Example Market Long:
```python
client.futures_create_order(
    symbol='BTCUSDT',
    side='BUY',
    type='MARKET',
    quantity=0.001
)
```

### 4. Risk Management Rules
- **Stop Loss**: Never execute an entry without a corresponding Stop Loss.
- **Leverage Warning**: Avoid high leverage ranges (>20x) unless explicitly requested.
- **Balance Checks**: Always verify `futures_account_balance()` before placing orders.

## Common Pitfalls
- **Precision Errors**: Quantity and Price must follow the `LOT_SIZE` and `PRICE_FILTER` of the specific symbol.
- **API Rate Limits**: Use webhooks or efficient polling to avoid bans.
- **Testnet**: Recommend using the Binance Futures Testnet (`testnet=True` in Client) for initial development.

## Best Practices
1. Use `try-except` blocks for all API calls (specifically `BinanceAPIException`).
2. Implement logging for all orders and errors.
3. Validate API keys connectivity at startup.

Overview

This skill provides expert guidance for implementing Binance USD-M Futures trading using the python-binance library. It focuses on safe, production-ready patterns for authentication, order placement, leverage and margin configuration, and risk controls. The goal is to help you build robust trading bots that respect Binance rules and minimize operational risk.

How this skill works

The skill explains how to initialize the python-binance client with environment-stored keys, switch to USD-M Futures, and perform margin and leverage operations. It covers creating market and limit orders, attaching stop loss and take profit logic, and inspecting account and position details.
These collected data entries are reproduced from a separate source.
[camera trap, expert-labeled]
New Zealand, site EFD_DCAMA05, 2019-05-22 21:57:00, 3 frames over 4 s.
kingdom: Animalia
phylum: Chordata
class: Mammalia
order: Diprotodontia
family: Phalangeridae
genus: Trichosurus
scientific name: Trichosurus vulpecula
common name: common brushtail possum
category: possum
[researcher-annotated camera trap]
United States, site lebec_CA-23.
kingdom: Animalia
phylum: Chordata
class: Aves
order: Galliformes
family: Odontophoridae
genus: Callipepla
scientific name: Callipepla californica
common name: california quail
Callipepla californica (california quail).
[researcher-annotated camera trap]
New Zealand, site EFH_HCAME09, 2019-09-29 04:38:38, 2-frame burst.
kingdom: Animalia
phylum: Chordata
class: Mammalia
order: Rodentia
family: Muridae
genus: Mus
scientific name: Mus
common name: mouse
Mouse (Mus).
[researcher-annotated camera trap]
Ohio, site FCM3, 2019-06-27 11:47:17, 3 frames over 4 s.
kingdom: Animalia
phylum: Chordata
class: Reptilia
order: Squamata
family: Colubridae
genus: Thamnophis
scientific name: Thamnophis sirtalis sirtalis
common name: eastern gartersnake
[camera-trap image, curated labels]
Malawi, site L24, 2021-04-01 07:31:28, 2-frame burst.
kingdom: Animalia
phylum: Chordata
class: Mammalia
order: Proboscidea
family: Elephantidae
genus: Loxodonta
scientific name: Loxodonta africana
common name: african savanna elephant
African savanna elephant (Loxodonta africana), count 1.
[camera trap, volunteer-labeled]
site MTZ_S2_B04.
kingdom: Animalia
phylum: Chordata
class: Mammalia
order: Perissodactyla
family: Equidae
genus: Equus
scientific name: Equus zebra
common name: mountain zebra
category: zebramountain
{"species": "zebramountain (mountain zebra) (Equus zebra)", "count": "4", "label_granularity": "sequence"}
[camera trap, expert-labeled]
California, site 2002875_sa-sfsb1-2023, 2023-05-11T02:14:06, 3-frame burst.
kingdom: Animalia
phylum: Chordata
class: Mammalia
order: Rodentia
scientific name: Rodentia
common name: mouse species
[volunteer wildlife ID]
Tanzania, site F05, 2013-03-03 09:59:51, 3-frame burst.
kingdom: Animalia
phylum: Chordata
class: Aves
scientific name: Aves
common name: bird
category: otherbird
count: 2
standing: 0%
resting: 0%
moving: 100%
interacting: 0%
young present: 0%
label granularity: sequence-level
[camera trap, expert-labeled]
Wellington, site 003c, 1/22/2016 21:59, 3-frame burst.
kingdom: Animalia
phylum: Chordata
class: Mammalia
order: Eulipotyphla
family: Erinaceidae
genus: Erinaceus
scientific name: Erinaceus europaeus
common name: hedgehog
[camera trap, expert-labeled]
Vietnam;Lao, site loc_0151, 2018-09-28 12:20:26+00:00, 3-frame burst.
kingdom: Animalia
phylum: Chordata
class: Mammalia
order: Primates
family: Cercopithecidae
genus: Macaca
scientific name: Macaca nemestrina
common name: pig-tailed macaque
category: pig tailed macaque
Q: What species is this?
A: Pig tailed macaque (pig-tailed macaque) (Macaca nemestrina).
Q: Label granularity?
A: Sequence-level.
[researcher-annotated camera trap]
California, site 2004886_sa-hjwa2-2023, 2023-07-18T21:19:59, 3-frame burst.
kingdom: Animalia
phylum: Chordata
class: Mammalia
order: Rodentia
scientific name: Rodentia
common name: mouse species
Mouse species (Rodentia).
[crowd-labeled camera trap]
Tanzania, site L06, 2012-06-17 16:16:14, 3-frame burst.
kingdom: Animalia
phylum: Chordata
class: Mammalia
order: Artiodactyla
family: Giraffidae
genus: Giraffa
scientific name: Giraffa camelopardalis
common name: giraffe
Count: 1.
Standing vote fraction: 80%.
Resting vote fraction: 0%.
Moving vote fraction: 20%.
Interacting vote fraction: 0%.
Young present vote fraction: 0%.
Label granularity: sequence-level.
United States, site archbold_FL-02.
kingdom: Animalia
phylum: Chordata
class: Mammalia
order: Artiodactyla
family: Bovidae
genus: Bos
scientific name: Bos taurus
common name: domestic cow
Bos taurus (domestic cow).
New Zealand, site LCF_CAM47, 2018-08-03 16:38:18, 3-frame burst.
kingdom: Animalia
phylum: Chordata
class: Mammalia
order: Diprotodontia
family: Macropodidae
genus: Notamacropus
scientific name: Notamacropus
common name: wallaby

It also highlights defensive coding: input validation, error handling, logging, and adherence to symbol precision rules.

When to use it

  • When developing an automated USD-M Futures trading bot using python-binance.
  • When you need clear, repeatable steps for setting margin type and leverage before trading.
  • When adding robust stop loss and take profit logic to entry orders.
  • When validating order sizes and prices against symbol filters to avoid rejections.
  • When preparing to migrate strategies from spot to Binance Futures testnet or mainnet.

Best practices

  • Store API keys in environment variables and validate connectivity at startup.
  • Always set margin type and leverage explicitly for each symbol before placing orders.
  • Attach a stop loss (and preferably take profit) to every entry; never enter without risk limits.
  • Wrap API calls in try-except and handle BinanceAPIException and network errors.
  • Respect LOT_SIZE and PRICE_FILTER precision from exchange info to prevent precision errors.
  • Use testnet for development and implement rate-limit aware polling or webhook-driven updates.

Example use cases

  • Place a market long on BTCUSDT with an immediate stop loss and post-entry take profit orders.
  • Switch an existing position from CROSSED to ISOLATED margin and change leverage programmatically.
  • Validate account balance and open position notional before sizing a new trade to maintain risk limits.
  • Implement a limit-entry strategy that retries with adjusted price respecting tick size and orderQty precision.
  • Build a monitoring service that logs all futures orders, exceptions, and account changes for audits.

FAQ

Should I use high leverage for faster returns?

Avoid leverage above 20x unless you explicitly understand the amplified risk; higher leverage increases liquidation probability.

How do I avoid precision and quantity errors?

Fetch exchangeInfo for the symbol and enforce LOT_SIZE and PRICE_FILTER rules when formatting quantity and price before sending orders.